Я начинаю новую жизнь, которую отыграю, как лёгкую музыкальную пьесу: с листа, не заучивая ни единой ноты, безоглядно и виртуозно импровизируя, дирижируя себе белоснежной перчаткой дуэлянта…
Я гуляю по Москве так, как не гулял никогда в жизни — в полнейшем безотчетном одиночестве. Я обвёл круг по Садовому Кольцу и не торопясь заштриховываю его, отдавая предпочтение улицам знакомым и ностальгическим. Не в том смысле, что в них протекала моя молодость — она протекала совсем в других местах и на иных широтах, — а в смысле культурном и литературно-историческом. Я прогуливаюсь не по переулкам, площадям и проспектам, но по неподвластным Альцгеймеру бардовским песням, по страницам книжек, залистанных насмерть в годы щенячьей юности, по «Москва слезам не верит», по «… а сейчас Горбатый!..» — по всему этому пёстрому конгломерату, который оставляет за собой река времени, и, судя по неожиданному обилию и мощи обнажившихся залежей, устье моё уже недалеко — не пора ли готовиться к впадению в прозрачные заливы вечности?..

◆ ◆ ◆

ЗАДАНИЕ =
По тексту ответьте на вопросы:
(а) С чем сравнивается новая жизнь в первом предложении?
(б) По какому маршруту рассказчик обвёл круг по Москве?
(в) Каким улицам рассказчик отдаёт предпочтение и в каком смысле?

Записи из набора данных для разметки =

◆ ◆ ◆

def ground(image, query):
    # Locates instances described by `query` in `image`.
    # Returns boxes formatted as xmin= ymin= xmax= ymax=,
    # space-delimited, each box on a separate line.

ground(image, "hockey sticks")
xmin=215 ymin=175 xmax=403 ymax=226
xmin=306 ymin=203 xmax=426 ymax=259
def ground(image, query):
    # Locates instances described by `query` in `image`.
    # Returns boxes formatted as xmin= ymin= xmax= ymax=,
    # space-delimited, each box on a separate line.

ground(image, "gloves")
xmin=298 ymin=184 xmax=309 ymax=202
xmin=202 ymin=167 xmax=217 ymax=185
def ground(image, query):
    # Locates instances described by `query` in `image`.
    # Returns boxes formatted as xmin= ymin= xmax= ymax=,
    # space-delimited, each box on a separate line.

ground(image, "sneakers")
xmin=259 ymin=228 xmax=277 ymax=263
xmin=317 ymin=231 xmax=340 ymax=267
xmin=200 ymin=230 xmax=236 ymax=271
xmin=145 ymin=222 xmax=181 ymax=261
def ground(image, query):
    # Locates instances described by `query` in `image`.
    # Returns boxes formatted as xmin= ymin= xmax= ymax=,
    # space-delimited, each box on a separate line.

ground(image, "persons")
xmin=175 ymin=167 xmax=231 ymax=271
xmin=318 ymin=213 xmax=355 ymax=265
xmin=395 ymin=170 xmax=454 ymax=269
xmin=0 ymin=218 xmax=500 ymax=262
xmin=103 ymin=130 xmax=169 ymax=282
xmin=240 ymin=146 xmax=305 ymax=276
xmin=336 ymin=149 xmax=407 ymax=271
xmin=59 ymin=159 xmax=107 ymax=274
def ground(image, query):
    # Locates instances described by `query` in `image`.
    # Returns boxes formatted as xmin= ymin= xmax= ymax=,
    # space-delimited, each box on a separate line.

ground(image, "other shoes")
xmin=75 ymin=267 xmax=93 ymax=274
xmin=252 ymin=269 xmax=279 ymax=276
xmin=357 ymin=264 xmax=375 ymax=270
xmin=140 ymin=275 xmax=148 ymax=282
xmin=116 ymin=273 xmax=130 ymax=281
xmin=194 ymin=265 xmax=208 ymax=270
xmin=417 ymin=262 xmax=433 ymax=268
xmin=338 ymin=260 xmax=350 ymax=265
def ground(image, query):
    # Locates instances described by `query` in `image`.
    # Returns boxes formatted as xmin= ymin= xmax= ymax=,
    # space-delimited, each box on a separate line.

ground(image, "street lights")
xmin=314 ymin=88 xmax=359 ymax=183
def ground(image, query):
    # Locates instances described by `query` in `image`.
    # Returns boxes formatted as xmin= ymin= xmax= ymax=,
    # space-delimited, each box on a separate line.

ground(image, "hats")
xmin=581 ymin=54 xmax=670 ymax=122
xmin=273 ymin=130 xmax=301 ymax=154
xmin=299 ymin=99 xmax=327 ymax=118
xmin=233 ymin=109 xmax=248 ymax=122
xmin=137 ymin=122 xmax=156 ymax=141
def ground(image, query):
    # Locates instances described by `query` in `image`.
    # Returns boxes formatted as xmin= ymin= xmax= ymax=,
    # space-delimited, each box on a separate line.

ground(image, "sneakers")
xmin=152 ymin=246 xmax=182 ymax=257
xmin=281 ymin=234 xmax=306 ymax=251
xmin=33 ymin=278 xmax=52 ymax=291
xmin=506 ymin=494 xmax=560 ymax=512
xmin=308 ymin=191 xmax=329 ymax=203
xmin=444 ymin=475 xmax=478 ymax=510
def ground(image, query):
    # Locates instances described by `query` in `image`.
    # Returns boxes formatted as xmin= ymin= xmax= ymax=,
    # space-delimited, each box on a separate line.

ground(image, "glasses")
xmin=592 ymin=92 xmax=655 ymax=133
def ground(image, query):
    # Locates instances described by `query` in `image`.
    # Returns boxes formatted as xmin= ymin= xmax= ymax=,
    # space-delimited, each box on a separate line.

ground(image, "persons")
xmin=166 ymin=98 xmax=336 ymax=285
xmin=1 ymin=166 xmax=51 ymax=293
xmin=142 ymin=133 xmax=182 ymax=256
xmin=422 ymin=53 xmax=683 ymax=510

◆ ◆ ◆

РЕШЕНИЕ =
(а) С лёгкой музыкальной пьесой, которую отыгрывают с листа, не заучивая нот.
(б) По Садовому Кольцу.
(в) Знакомым и ностальгическим, в культурном и литературно-историческом смысле.